**EXERCÍCIO**
No trecho do documento, qual realidade o baterista Ruben não consegue aceitar?

**TRECHO DO DOCUMENTO**
####
Mas o que faz – durante o filme – nos sentirmos temerosos de ficar surdos, aponta o desempenho da direção como um ponto chave da atração incluída no catálogo da Amazon Prime.
Obviamente, a função de cada um dos que atuam numa filmagem tem características muito próprias.
Mas é preciso notar que se torna difícil, mesmo para um bom diretor, conseguir bom desempenho de um mau ator.
Já um bom diretor pode obter de um bom ator mais ainda do que ele pode render. E foi o que ocorreu em O Som do Silêncio.
Essa é a combinação perfeita dos resultados do filme, ao contar a história do baterista Ruben, que não consegue aceitar a realidade de que está perdendo a audição.
O Som do Silêncio e da solidão ensurdece
O drama se estende a novas aflições, que vão surgindo paulatinamente, como o fato de o baterista ter que se afastar da banda e, em seguida, da namorada.
####
**INFORMAÇÕES DA FONTE**
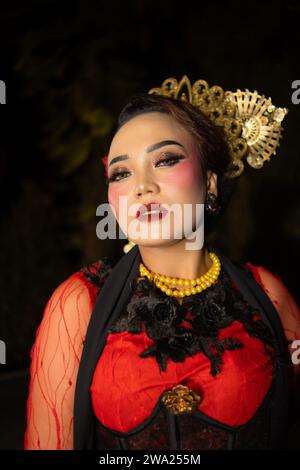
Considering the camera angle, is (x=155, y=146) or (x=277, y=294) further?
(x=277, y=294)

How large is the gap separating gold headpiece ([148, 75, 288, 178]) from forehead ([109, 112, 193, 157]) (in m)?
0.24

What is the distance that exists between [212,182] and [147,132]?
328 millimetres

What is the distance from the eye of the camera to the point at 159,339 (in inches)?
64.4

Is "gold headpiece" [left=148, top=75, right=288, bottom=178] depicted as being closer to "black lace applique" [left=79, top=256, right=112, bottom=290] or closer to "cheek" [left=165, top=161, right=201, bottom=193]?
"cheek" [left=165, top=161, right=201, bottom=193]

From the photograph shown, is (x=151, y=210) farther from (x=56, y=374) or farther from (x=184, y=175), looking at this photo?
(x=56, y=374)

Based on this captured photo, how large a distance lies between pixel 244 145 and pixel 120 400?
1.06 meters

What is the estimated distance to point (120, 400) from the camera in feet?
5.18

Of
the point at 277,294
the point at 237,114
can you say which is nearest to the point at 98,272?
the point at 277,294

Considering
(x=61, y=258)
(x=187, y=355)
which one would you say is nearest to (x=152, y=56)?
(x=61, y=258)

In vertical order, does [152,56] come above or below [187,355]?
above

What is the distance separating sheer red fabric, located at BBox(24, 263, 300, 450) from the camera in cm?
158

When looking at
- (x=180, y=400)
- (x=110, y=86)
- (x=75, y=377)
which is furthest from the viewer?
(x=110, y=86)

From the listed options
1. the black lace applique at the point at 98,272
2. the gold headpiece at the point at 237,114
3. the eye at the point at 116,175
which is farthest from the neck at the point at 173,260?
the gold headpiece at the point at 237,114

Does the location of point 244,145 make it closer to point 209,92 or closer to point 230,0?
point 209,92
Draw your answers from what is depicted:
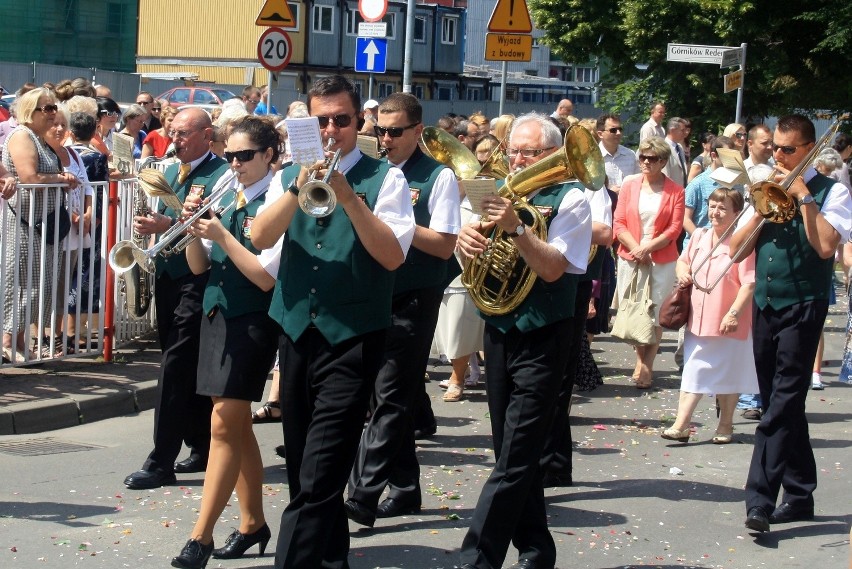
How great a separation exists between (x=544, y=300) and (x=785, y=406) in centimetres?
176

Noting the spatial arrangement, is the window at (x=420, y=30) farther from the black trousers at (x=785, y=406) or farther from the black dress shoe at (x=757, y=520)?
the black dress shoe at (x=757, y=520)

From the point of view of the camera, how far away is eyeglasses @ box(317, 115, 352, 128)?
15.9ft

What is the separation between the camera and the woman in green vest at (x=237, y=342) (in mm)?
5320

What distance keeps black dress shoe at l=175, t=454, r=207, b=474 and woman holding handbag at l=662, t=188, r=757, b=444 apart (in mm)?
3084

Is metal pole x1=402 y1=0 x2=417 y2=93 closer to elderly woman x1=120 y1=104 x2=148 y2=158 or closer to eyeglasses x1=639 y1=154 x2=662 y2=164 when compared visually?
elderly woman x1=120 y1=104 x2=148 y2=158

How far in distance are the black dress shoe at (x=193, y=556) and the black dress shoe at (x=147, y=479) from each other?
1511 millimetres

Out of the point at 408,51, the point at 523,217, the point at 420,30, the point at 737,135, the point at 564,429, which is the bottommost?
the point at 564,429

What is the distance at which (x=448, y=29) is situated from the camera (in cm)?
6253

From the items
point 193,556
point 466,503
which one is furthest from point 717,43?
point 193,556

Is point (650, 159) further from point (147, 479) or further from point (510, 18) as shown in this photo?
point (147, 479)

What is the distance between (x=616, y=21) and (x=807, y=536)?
####
**RESPOSTA**
A de que está perdendo a audição.